As I’ve noted before, face masks and social distancing were the only solutions the medical community could devise when COVID-19 first struck with all its fury. It continues to be a favored adjunct to vaccination. It is often said that wearing a mask and maintaining distance is a trivial burden to pay for safety. But I take issue with that argument. When human beings meet for the first time, they tend to face each other when they speak. Hell, so do people who have known each other for a while. Talking is far more complex than merely hearing words. Humans communicate much with facial expressions. Take the statement: “George, you wrote a great book.” (This is something I can’t hear often enough.) That statement can mean many things. It might be meant sarcastically, with a curl of the lip. It might be genuine praise, with the mouth framed in a respectful fashion. Or it might be a comment by someone who never read the book who wants something from me, with the smile framed in an obsequious manner.

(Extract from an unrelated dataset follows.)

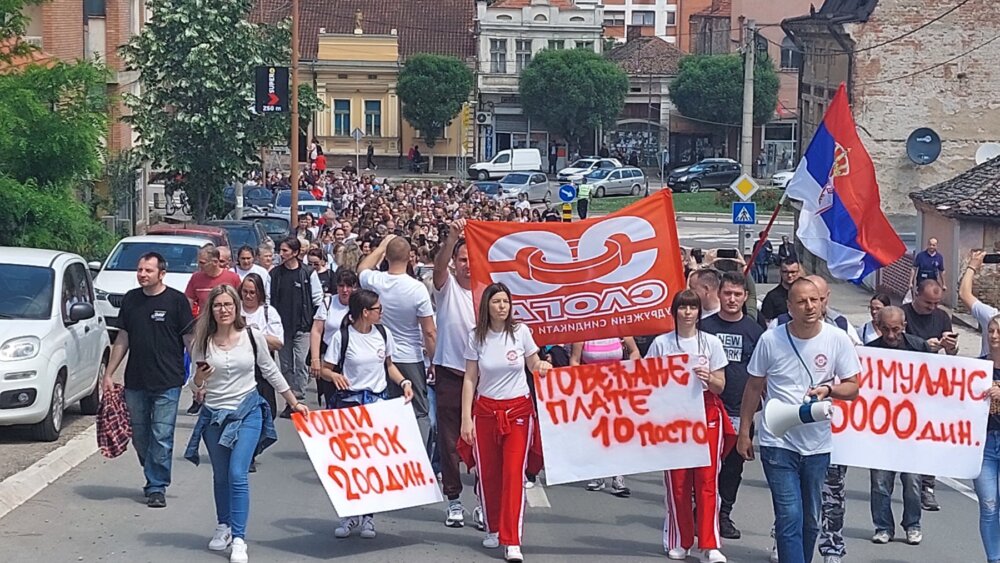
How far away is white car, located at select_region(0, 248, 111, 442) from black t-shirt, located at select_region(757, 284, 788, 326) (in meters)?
5.87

Humans use the face to identify threats; criminals wear masks as much to hide their intentions as they do to conceal their identities. Someone enraged at you or planning to harm you looks a certain way, someone delighted to see you another. It is not only the mouth that speaks to you. The muscles in the face can reveal tension or pleasure. The nose moves. The eyes reveal much. Facial expressions are much harder to interpret behind a mask. If you are very bored, ask your spouse to put on a mask and interpret their true feelings by the eyes alone. It can be done, but without context the probability of being wrong soars. The mouth, nose and lower half of the face are the checksums on what is said, and the mask impedes that greatly.

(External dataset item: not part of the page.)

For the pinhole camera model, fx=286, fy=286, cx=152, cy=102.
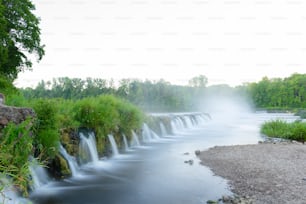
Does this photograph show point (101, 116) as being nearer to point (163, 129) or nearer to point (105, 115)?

Consider this. I spent most of my high school career trying to kiss girls – admittedly with minimal success. My failure drove home the importance of kissing as part of the process of coming to terms with the fact that there are boys and girls and that from the first kiss you will be living with that awareness as it teaches you to deal with lust and its relationship to love, one of the most important passages of the human soul. How do you do that with a mask on?

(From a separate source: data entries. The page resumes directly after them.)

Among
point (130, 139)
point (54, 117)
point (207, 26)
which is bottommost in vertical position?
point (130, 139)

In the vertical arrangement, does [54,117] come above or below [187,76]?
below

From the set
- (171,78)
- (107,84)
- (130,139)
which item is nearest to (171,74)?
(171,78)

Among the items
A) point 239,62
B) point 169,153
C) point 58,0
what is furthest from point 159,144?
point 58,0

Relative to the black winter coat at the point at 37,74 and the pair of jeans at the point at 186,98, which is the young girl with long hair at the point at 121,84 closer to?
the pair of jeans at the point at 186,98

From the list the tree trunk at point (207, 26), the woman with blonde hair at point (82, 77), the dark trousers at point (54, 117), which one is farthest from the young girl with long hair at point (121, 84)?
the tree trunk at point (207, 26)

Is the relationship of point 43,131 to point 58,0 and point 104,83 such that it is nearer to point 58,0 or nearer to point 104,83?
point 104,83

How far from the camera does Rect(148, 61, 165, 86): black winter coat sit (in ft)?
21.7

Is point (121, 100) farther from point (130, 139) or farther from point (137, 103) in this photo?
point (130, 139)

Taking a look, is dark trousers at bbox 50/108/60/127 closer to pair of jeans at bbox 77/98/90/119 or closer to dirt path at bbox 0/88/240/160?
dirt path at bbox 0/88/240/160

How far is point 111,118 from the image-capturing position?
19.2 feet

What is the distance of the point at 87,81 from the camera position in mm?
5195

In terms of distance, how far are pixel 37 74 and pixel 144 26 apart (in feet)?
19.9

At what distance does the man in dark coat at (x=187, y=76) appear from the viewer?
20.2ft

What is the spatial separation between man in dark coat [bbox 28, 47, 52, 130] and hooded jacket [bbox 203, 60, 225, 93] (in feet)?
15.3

Consider social distancing. It makes impossible the fights boys must have to learn how to settle matters later without fights. I recall girls putting their heads together and giggling. I was never sure about what, but the old rule is: If you can’t spot the jerk at the poker table, it’s probably you.
You can text or phone, but the ability to see those you speak to, or stand close to a stranger you just met, is indispensable to being human. So by definition, masks and distancing disrupt the process of being human. Ironically, if someone is speaking with a well-made mask, they are frequently incomprehensible unless you are a lot closer than six feet apart. The mask and social distancing tend to be mutually destructive.
Now, if these measures are the only ways to avoid mass death, then obviously they are necessary. But the assertion that these measures protect without cost is untrue. On multiple levels they impose costs that we may not yet understand. Learning how to play as a child, exploring the limits of tactile interaction, is essential to adulthood. My argument is not against these measures, if they are truly vital, but the cost-benefit must be addressed, and if the measures involve real costs, they should be imposed cautiously. Finding out if the vaccine makes me not infectious must be figured out quickly, as I fear the costs of a year of massive social and economic disruption are mounting. If the mask is essential to prevent another surge, so be it. But do not treat social distancing and masking as a trivial matter.